As Bush did, the white paper cited the IAEA’s description of Iraq’s defunct nuclear program in language that appeared to be current. The draft said, for example, that “since the beginning of the nineties, Saddam has launched a crash program to divert nuclear reactor fuel for . . . nuclear weapons.” The crash program began in late 1990 and ended with the war in January 1991. The reactor fuel, save for waste products, is gone.

There is a lot more in this article – how the administration planned to mislead Congress and other nations to gain support; how they re-interpreted evidence to make it fit their needs; how they stretched physics to make a case for a nuclear program.

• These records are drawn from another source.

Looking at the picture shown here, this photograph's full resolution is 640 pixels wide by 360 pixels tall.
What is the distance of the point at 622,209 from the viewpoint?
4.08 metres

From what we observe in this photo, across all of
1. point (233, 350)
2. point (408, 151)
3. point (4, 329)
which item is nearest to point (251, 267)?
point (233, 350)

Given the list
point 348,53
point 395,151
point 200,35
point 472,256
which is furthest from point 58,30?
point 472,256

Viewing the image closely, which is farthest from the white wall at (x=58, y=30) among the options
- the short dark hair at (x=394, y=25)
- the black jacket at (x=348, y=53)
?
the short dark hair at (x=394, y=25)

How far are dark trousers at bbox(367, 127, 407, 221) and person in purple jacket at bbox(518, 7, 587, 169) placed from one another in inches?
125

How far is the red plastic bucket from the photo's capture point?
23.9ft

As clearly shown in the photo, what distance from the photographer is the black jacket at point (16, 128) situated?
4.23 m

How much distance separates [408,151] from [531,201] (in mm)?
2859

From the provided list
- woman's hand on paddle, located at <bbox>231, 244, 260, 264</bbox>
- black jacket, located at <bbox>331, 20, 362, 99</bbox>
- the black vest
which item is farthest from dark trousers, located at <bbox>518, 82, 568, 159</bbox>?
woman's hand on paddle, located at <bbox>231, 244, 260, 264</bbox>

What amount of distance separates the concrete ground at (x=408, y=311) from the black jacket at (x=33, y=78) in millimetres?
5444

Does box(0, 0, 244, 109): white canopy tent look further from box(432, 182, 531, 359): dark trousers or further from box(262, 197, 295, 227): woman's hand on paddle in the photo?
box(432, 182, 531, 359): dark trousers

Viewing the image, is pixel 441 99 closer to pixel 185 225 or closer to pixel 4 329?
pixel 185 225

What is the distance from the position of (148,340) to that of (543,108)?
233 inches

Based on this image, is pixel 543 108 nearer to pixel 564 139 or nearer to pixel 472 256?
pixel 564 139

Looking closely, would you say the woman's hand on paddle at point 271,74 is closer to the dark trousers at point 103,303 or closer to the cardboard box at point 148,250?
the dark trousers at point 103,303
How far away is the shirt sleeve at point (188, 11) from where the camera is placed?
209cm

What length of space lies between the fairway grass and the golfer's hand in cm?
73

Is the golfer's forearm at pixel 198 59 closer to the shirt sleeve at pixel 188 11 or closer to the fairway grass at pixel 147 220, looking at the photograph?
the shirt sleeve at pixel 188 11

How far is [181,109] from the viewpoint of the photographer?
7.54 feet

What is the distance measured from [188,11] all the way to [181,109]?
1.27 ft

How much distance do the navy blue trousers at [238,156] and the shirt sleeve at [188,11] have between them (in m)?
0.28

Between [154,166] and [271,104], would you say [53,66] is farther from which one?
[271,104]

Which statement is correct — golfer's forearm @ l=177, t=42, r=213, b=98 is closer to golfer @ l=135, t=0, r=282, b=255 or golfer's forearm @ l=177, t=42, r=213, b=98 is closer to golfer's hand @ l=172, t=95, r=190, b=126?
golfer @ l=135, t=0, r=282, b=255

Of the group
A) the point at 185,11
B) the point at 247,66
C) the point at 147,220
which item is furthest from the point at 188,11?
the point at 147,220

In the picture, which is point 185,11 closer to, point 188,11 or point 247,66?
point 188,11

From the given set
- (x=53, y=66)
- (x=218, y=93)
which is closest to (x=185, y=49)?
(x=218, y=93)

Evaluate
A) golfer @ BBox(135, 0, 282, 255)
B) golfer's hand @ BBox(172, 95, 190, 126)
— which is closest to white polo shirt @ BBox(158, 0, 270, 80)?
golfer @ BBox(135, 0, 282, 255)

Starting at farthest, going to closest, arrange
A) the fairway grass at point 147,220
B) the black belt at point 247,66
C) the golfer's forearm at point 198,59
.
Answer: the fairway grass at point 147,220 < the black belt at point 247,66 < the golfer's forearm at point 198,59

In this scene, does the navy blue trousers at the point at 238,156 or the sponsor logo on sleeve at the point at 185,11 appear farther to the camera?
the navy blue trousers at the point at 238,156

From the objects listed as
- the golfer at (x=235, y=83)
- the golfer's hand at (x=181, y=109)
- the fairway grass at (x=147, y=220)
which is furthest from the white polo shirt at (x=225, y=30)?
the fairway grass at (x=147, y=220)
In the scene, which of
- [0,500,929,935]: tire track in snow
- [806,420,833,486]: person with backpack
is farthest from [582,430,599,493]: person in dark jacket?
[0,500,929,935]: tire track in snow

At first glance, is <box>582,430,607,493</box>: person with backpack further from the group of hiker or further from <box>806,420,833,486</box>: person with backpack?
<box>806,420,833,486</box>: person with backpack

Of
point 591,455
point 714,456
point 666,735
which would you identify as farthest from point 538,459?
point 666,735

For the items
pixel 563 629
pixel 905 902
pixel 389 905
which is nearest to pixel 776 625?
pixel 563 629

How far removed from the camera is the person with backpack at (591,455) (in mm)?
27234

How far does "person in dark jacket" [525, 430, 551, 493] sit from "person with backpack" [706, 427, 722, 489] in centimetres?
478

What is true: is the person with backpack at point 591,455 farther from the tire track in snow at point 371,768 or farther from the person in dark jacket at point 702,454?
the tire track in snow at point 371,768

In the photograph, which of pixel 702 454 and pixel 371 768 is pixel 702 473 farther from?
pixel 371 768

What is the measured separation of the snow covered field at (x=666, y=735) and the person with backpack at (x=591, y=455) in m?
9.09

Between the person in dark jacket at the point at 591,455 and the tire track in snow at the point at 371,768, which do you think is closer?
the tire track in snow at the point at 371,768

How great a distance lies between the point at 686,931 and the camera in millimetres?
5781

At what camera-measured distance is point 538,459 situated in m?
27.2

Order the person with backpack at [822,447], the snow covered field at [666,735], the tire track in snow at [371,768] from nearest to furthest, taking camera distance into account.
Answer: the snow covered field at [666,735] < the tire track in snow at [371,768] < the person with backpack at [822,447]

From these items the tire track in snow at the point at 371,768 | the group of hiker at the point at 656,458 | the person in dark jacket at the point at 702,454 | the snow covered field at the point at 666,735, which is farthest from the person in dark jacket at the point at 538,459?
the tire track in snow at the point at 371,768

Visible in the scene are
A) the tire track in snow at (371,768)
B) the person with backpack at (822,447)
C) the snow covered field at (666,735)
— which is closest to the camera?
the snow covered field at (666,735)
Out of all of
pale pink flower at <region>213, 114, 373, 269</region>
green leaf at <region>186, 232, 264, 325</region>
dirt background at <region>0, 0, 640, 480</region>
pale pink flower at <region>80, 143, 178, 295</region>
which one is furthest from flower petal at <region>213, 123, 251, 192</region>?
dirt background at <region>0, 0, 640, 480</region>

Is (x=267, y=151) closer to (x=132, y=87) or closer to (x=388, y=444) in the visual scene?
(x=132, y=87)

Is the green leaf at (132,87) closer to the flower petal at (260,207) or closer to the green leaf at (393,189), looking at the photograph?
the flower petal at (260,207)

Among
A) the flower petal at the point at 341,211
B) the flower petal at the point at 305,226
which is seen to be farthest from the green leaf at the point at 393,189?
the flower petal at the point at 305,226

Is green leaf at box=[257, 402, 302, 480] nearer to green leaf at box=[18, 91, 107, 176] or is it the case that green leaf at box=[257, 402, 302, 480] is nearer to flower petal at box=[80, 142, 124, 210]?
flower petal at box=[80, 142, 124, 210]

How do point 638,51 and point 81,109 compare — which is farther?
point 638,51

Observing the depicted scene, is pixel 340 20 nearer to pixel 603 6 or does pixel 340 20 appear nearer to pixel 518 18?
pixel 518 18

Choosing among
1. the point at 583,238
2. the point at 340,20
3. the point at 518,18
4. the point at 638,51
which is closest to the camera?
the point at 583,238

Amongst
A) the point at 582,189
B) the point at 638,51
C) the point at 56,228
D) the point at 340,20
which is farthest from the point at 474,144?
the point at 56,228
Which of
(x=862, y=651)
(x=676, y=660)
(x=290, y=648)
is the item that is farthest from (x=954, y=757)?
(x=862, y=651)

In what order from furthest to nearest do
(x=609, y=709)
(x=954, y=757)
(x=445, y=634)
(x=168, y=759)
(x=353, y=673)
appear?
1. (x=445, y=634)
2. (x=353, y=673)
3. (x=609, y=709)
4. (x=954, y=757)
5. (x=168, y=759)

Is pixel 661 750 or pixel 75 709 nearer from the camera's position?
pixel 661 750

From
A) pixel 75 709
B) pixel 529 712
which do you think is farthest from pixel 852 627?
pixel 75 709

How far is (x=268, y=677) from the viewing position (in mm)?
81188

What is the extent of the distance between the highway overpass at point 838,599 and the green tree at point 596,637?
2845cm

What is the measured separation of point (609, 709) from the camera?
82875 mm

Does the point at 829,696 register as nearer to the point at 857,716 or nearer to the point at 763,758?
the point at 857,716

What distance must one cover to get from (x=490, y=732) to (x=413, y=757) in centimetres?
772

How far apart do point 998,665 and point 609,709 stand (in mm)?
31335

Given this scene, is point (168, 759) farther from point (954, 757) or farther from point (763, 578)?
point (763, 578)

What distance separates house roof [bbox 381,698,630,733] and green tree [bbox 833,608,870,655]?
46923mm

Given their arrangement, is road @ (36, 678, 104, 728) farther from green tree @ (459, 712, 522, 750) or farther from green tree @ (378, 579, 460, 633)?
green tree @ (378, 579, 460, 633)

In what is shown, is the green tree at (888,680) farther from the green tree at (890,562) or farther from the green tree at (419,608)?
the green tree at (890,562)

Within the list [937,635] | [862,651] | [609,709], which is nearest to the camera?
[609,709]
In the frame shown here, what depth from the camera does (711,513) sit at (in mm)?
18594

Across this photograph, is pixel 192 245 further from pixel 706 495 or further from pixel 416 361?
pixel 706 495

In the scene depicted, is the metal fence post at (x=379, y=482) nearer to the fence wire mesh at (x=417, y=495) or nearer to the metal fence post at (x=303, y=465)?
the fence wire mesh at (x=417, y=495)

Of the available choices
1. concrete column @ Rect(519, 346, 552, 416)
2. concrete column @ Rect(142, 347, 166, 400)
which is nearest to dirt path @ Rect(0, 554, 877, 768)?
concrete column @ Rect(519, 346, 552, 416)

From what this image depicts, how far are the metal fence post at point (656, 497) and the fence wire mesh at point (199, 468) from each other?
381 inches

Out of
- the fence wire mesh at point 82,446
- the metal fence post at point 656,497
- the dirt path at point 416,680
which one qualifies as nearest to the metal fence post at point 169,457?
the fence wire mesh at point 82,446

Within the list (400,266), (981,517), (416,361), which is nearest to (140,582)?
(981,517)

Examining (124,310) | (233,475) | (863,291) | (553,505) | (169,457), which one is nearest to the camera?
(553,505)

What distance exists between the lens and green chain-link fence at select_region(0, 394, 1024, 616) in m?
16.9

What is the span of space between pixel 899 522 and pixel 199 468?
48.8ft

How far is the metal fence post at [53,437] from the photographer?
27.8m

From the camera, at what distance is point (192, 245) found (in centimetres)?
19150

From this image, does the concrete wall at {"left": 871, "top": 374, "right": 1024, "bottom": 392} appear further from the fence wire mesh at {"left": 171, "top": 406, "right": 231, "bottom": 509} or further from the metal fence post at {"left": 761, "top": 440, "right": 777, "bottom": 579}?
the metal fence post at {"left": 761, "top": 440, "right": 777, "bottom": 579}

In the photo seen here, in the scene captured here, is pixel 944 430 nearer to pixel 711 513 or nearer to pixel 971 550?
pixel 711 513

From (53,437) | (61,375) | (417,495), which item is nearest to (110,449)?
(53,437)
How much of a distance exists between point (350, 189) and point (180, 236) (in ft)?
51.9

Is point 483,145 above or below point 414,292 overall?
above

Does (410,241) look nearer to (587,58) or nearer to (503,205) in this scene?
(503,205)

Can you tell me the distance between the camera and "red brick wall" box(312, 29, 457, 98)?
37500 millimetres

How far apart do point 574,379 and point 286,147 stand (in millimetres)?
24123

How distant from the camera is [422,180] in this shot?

As I see it, there are two major issues here. The first, obviously, is how an administration can get away with lies and misrepresentations to push this country into a horrible doctrine of preemptive strikes. The second, and far scarier, is the excuse that seems to have emerged: the end justifies the means. That makes it very difficult for people, like me, to completely oppose the war. Saddam Hussein was a deadly tyrant, and I am very glad that he is out of power. But have the Iraqi people really benefitted? The US is now an occupying force in a world we know little about. Hussein has still not been captured. The situation there is still deadly to American troops. It’s almost as if the administration spent so much time coming up with the marketing plan to sell this war that they never thought about how to finish it.
And it’s certainly diverted attention from Afghanistan, another morass of failure, and the fact that Osama bin Laden is still on the loose, 2 years and counting.
A very poor performance from the strong leader and protector that the Bushies are trying to portray.

1 comment

  • It can happen because most of Moron-Americans are beer-swilling cavemen whose only use for a newspaper is to pick up the dogshit left in the backyard by their 100 pound pitbull with the stud collar. In their minds, there ain’t nuthin better than the U.S. putting a good ‘ole fashioned ass whipping on the “ragheads who attacked us on 9/11.” Nevermind that there has never been any proof to link Iraq or Saddam to 9/11. That’s what these Einsteins have heard the Bush Administration and fellow Moron-Americans say over and over again so it must be true.

    And they could certainly care less for what the long term repercussions for the U.S. are going to be. One thing most people have learned over the years is that terrorists are patient. Hell, they waited almost 10 years to take another crack at the WTC. Bush and his minions will long be gone when Osama or his successors decide to reap revenge for Dubya’s selfish foray into Iraq. Unfortunately, it will be the great citizens of this country that will make the ultimate sacrifice while Dubya happily motors around Crawford in his gas-sucking pick up truck with a gaggle of Secret Service agents in tow.